9. Pilon function 1: Improved assembly - 《The English version of COVID-19 Genome Assembly》

1. Download and install
2. Prepare the data
3. Comparison
4. Experimental design
5. Interpretation of results:
- Fasta file after different Polish strategies

1. Download and install

wget http: / /https://github.com/broadinstitute/pilon/releases/download/v1.23/pilon-1.23.jar Java - Xmx10G - jar pilon - 1.23. The jar Java - Xmx10G - jar pilon - 1.22. The jar

2. Prepare the data

1. Genome files Scaffold. fa assembled with three generations of data 2. Bam. sort file built with the assembled fasta as an index. Can be divided into 4 KINDS of BAM files

bam	4 kinds of bam files
The bam. sort file of the subsample handles the resulting double-ended FQ	subfq1,subfq2>alignsort1.bam
SPAdes are assembled with corrected reads	meta-cor1.bam
SPAdes assembled unpaired reads	unpaired1.bam
Mardup labeled BAM file after PCR repetition	cor-markdup1.bam

3. Comparison

The index

Bwa index -p (prefix) meta1/meta1-cor meta1. Fasta /meta1-cor. Fasta

The comparison sort

bwa mem -t 16 index subv1-1.fg subv1-2.fq |samtools sort -@ 10 -O bam -o alignsort1.bam bwa mem -t 16 index meta1-cor1.fq meta1-cor2.fq |samtools sort -@ 10 -O bam -o meta-cor1.bam

Compare and index BAM files

samtools index -@ 10 alignsort1.bam

sambamba markup -t 10 align.bam align_markup.bam

Important parameters needed to improve genomic assembly :(select —fix, not — VCF, note —unpaired parameter)
**

Java-xmx {$x} g-jar pilon-1.23.jar --genome meta1.fasta --frags align_markdup1.bam --fix SNPS,indels --output pilonpolished1 --outdir pilon &> pilon2.log

The important paramete**rs **usage

-Xmx{$x}G Determine the memory size based on the genome size --bam The type of BAM input can be automatically identified --frags Enter SubfQ or SPAdes corrected fq reads --duplicates The BAM file for Markdup --unpaired Enter Unpaired reads in the SPAdes corrected file --fix Choose to repair the non-strategy (single base error) SNPs (small Indel) Indels, fasta output of the ambiguous base (AMB), and allow local recombination to open up new white breaks

4. Experimental design

Strategy 1:

Subfq reads constructed index alignment to obtain the BAM file with the meta-FastA file obtained after the first SPAdes assembly.

Strategy 2:

Corrected reads are compared with the BAM obtained with the FASTa file obtained after the second Spades.

Strategy 3:

— FRAGS bAM file marker PCR repeat markup. bAM file, — Unpaired Bam generated by Unpaired Unpaired reads.

Strategy 4:

— Frags Strategy 3 markup. bam file, no input of Unpaired Bam file

Strategy 5:

— FRAGS BAM file in strategy 2, — Unpaired Bam generated by Unpaired unpaired reads.
Quast evaluates these several Polish results as indicators

5. Interpretation of results:

Fasta file after different Polish strategies

The comparison can be seen as follows:
1.If SPAdes are re-assembled (only corrected reads are re-assembled), genomic coverage decreases after assembly and increases per 100kbp misalignment.
2.This decrease cannot be further improved by increasing the coverage of unpaired BAM files generated by SPAdes and corrected reads at the first pass (compared with fasta generated by unpaired reads at the first pass).

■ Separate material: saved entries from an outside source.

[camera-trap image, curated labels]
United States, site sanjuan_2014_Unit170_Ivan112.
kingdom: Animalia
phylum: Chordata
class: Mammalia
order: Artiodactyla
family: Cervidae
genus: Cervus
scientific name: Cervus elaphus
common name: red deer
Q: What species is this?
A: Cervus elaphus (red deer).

Conclusion: SPAdes does better with a single assembly than with corrected reads.
Question: Can the unpaired BAM from unpaired reads assembled in the first time improve the fastA file formed in the first time?

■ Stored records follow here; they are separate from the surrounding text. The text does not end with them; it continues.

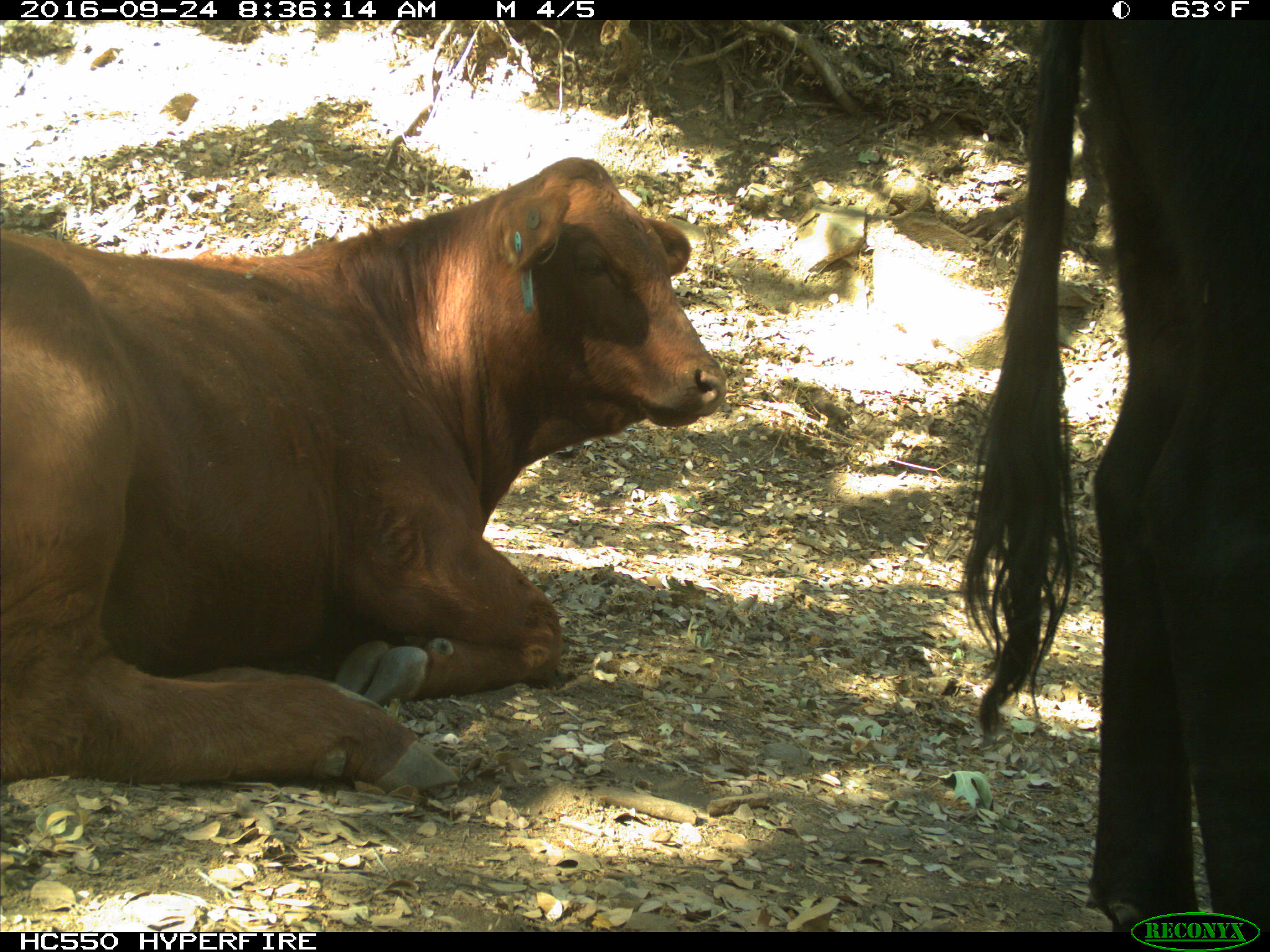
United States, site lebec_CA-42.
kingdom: Animalia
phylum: Chordata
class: Mammalia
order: Artiodactyla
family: Bovidae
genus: Bos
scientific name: Bos taurus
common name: domestic cow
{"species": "Bos taurus (domestic cow)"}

The figure is the report of the Pilon operation. It can be seen that there are 1193reads in the pilon process of the Unpaired Bam file, so it is assumed that it is useful and further exploration will be carried out.
Comparison: From left to right are 1. Not polish2. Polish only enter —frags 3. Polish enter —frags and — unpaired, 4. Is corrected. Bam and unpaired. Bam
Conclusion: The fasta assembled best without the second SPAdes.The effect of SPAdes (corrected reads only) and Polish of Unpaired reads were better than that of the second time.